18 Shut-down distant relationships
Updated: Apr 22
In general, individuals who have not finished responding (see unfinished business) to an earlier threat in life are left with baggage in their nervous system. This either speeds them up or slows them down, leading to them over- or under-reacting to new stimuli in life, which we sometimes call triggers if they lead to one of these out-of-scale reactions. Sometimes, however, we get it just right, and so we have three basic ways of reacting to a stimulus, or trigger. We can draw these three different ways of reacting as three different diagrams like below. The red squiggle represents your baggage, the green arrow is a trigger, and the red arrow is your output, or reaction. Overreaction:
Under-reaction: (In this diagram, the box represents little to no reaction, where the energy is instead internalised.)
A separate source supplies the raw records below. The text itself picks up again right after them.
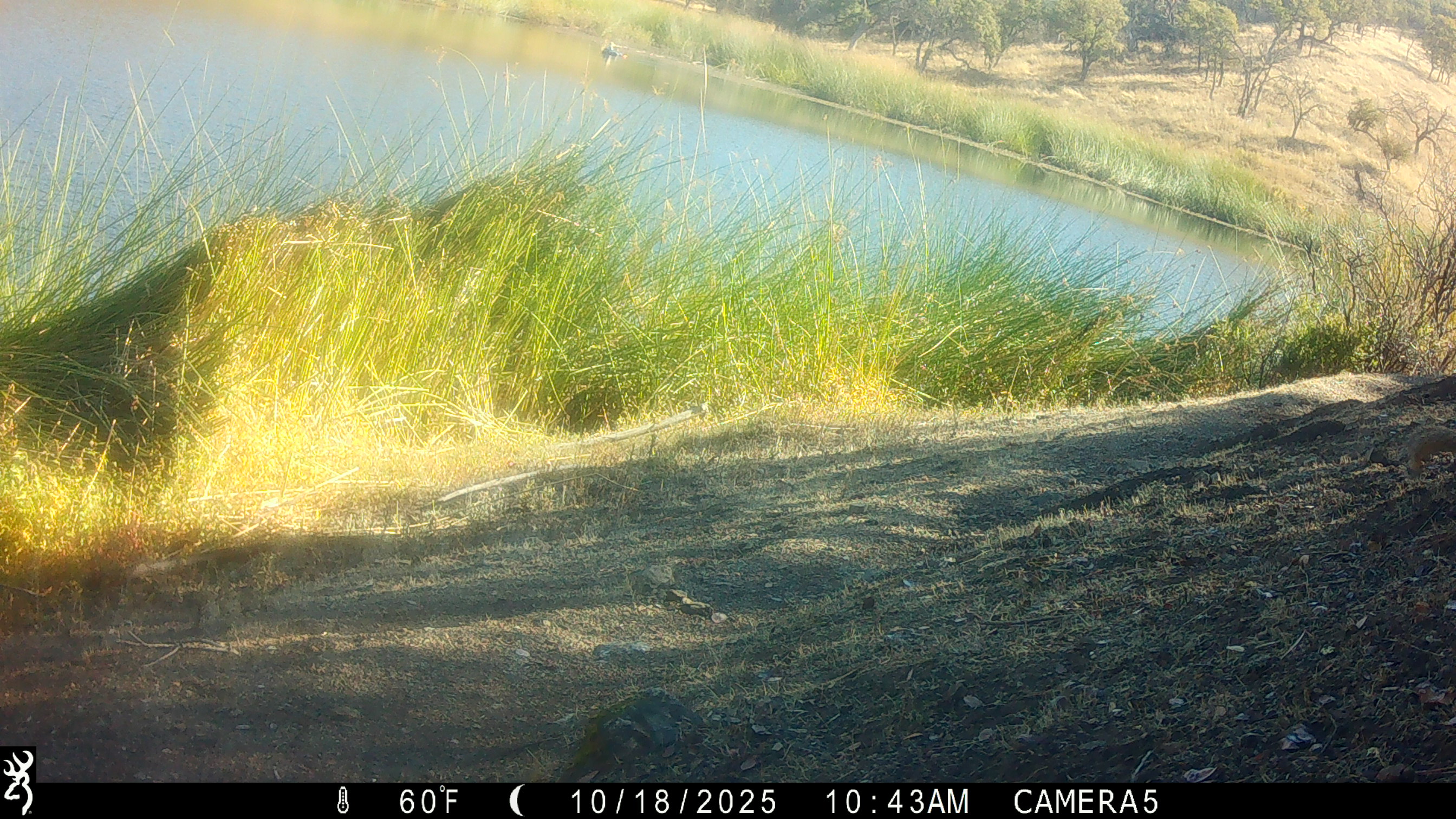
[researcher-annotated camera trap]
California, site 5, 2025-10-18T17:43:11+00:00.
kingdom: Animalia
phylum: Chordata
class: Mammalia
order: Rodentia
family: Sciuridae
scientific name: Sciuridae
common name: squirrel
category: unknown squirrel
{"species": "unknown squirrel (squirrel) (Sciuridae)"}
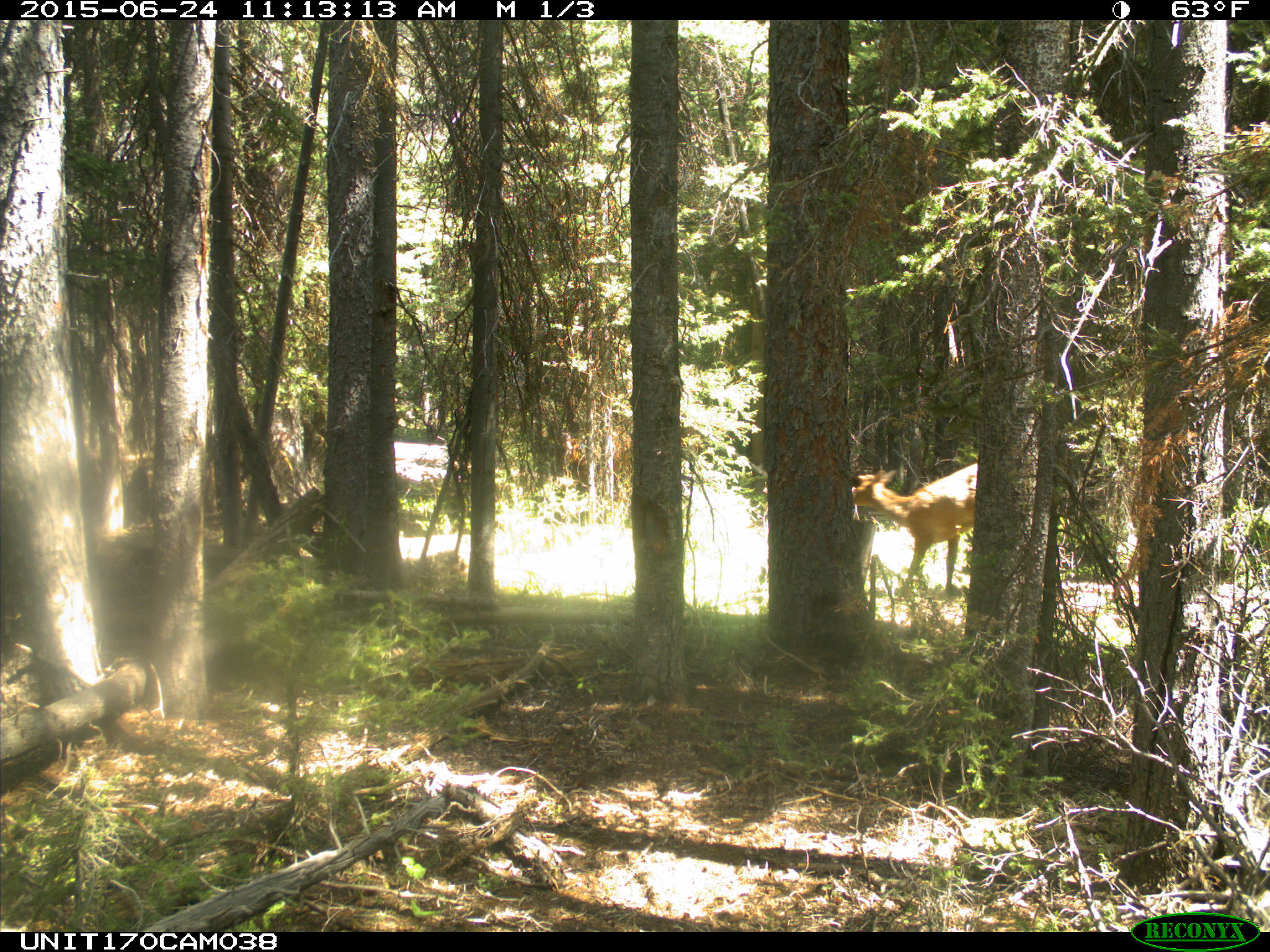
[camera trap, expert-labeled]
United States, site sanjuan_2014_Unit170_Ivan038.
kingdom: Animalia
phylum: Chordata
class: Mammalia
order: Artiodactyla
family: Cervidae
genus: Cervus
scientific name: Cervus elaphus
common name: red deer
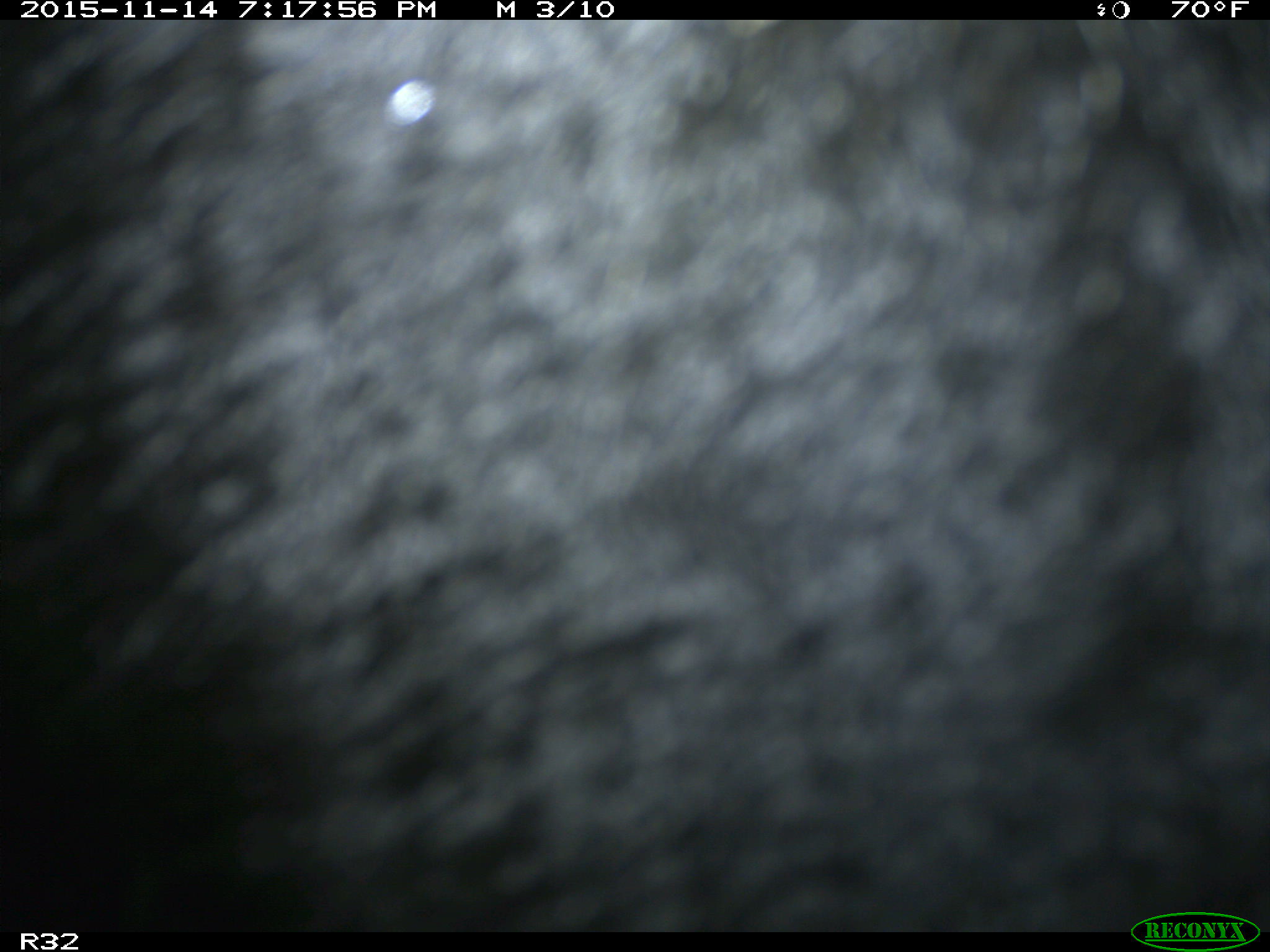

Just right, or Goldilocks reaction:
If we go with the idea that any one person can be represented by any one of these diagrams, then we can begin to build a picture of the kinds of relationships we have in life. These can be romantic relationships, or any type of relationship; family, friends, colleagues. We sometimes find that the dynamics discussed here are most noticeable or extreme in romantic relationships, so that’s a good focus to illustrate the points, but the analysis works for everyone.
If you have three kinds of people, then you can have six kinds of relationships.. We are going to look at each in turn and you can see if you recognise yourself, or others, on either side of these relationships.
Under-reaction with an under-reaction
I want you to imagine the people represented in the diagram above standing next to each other. Let's take two under-reacting types of people and place them on the page together. Then I want you to imagine that you are going to turn them into an animated cartoon. What happens to those arrows? How would the cartoon develop over time? What would get bigger and what would get smaller?
When I look at this, I see nothing happening at all. You can lob as much trigger as you like at each of these people and they will react, at least to the outside world, as if they don’t notice. Inside they are working very hard to keep those solid black walls rigidly in place lest any squeak of their powerful reactions escape, but to you and me they just seem distant, uninvolved, maybe even cold.
The next stage in your imaginary animation is for you to allow both of these people to move left to right on the page. Which direction do you think they would both like to go in? they start off comfortable sitting next to each other, but then as the energy in their reactions escalates, where do they go?
There is no connection here, no interaction. Therefore, I see no glue holding them together. I imagine them just as likely to drift slowly apart as they are to stay still or to bump together, like two water droplets in space, they could go anywhere, and it is unimportant to each of them what happens.
Of course, on the inside, a lot is still happening, but that’s not going to be noticed or noticeable. These are the kinds of relationships that just drift apart. Family members, friends, lovers, even spouses, that you just lose but can’t really remember when or why or how. There’s no dynamic, so life takes over. The softest of breezes can blow you apart.
Does this remind you of anyone?
Many work relationships are like this, because we believe that we are supposed to be a certain way at work and so offering a window into our deeper reactions to things is taboo. But equally many families and even cultures are the same. I write this from modern Britain where it is much less familiar for someone of my age to emote than in, say, America. So, isolation becomes more of a problem and easier to drift into.
It’s also a popular version of marriage too! So often communication becomes difficult in maturing relationships because the same arguments happen so often that in the end each party gives up on them. In effect they become so overwhelmed by their growing over-reaction that they graduate into an under-reaction. There they then get stuck, and where there used to be at least a proxy for passion, there is now only the relationship graveyard of resentment. Nothing is said anymore, and the walls get thicker. As a result, the glue is gone and relationships drift.
Many people can survive in relationships like this, both at work and at home, forever. There is little obvious trouble. There is no violence, no shouting, no destruction. But the effect on the nervous system is equally uninspiring. Recovery and growth require movement. Nervous systems discharge when they heal. Emotion is normal. Connection is facilitating. So putting up with this kind of relationship life isn’t optimal for any aspect of health.
We need to move out of these places and develop strategies for simulating better functioning nervous systems in relationships. This is particularly important and possible when we are shut down. We don’t have to fake it for too long until our bodies learn that it is safe to make it. Adults are safer than we think!